* BEGIN Items *
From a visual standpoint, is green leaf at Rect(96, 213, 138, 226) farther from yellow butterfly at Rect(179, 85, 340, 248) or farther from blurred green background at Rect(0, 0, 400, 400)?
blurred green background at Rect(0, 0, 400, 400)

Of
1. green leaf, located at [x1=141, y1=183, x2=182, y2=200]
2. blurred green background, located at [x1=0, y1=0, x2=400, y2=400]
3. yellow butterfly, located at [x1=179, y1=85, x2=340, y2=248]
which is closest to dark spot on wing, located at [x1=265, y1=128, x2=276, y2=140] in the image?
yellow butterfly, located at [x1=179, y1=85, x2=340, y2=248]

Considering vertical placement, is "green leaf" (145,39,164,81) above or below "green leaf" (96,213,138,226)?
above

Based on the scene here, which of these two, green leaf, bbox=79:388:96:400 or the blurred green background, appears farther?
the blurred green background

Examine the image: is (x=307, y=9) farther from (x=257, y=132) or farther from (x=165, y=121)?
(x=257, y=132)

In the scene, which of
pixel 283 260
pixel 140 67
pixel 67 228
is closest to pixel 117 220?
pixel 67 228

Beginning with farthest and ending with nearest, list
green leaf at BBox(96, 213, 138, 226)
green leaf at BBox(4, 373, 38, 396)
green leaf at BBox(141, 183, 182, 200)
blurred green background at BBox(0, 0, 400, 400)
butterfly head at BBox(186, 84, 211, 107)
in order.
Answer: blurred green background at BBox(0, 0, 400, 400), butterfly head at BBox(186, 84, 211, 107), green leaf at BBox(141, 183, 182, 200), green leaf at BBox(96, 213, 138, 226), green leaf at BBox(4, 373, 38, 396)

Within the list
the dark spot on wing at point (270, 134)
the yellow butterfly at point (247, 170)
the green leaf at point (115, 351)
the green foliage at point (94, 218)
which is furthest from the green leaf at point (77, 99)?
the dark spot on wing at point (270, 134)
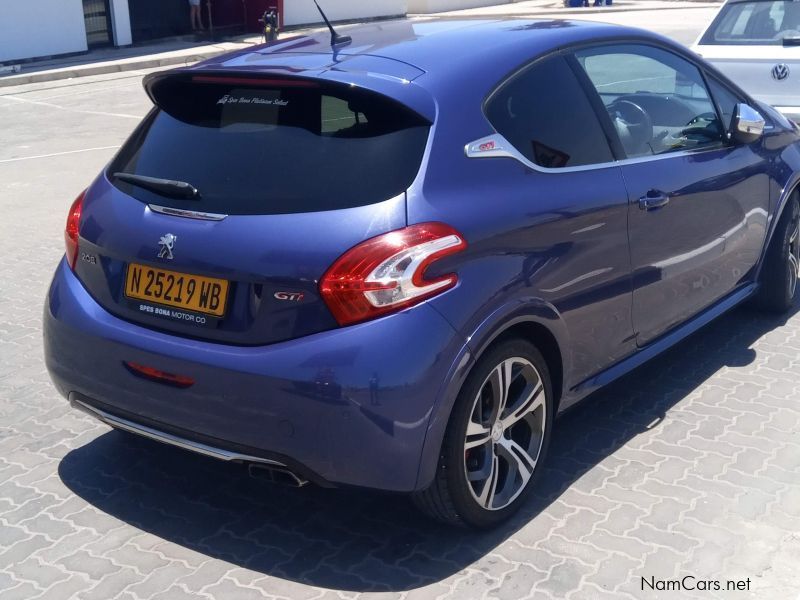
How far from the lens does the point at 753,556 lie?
* END Items *
● **Exercise details**: No pictures belong in the copy: reproduce exactly the lines above from the one that contains "Considering vertical placement, is" through the last line of the entries.

● **Task output**:
Considering vertical placement, is "green leaf" (145,39,164,81) above or below "green leaf" (96,213,138,226)?
above

Based on the scene here, which of these two, green leaf, bbox=79:388:96:400 or the blurred green background, appears farther?
the blurred green background

Examine the image: is (x=307, y=9) farther from (x=257, y=132) or farther from (x=165, y=121)?
(x=257, y=132)

In the scene, which of
pixel 283 260
pixel 140 67
pixel 67 228
is closest to pixel 117 220?
pixel 67 228

Beginning with farthest and ending with nearest, list
green leaf at BBox(96, 213, 138, 226)
green leaf at BBox(4, 373, 38, 396)
green leaf at BBox(141, 183, 182, 200)
blurred green background at BBox(0, 0, 400, 400)
butterfly head at BBox(186, 84, 211, 107)
in order.
Answer: blurred green background at BBox(0, 0, 400, 400), butterfly head at BBox(186, 84, 211, 107), green leaf at BBox(141, 183, 182, 200), green leaf at BBox(96, 213, 138, 226), green leaf at BBox(4, 373, 38, 396)

Within the list
the dark spot on wing at point (270, 134)
the yellow butterfly at point (247, 170)
the green leaf at point (115, 351)
the green foliage at point (94, 218)
which is furthest from the green leaf at point (77, 99)?
the dark spot on wing at point (270, 134)
How far from the lens does the point at 753,556 lie?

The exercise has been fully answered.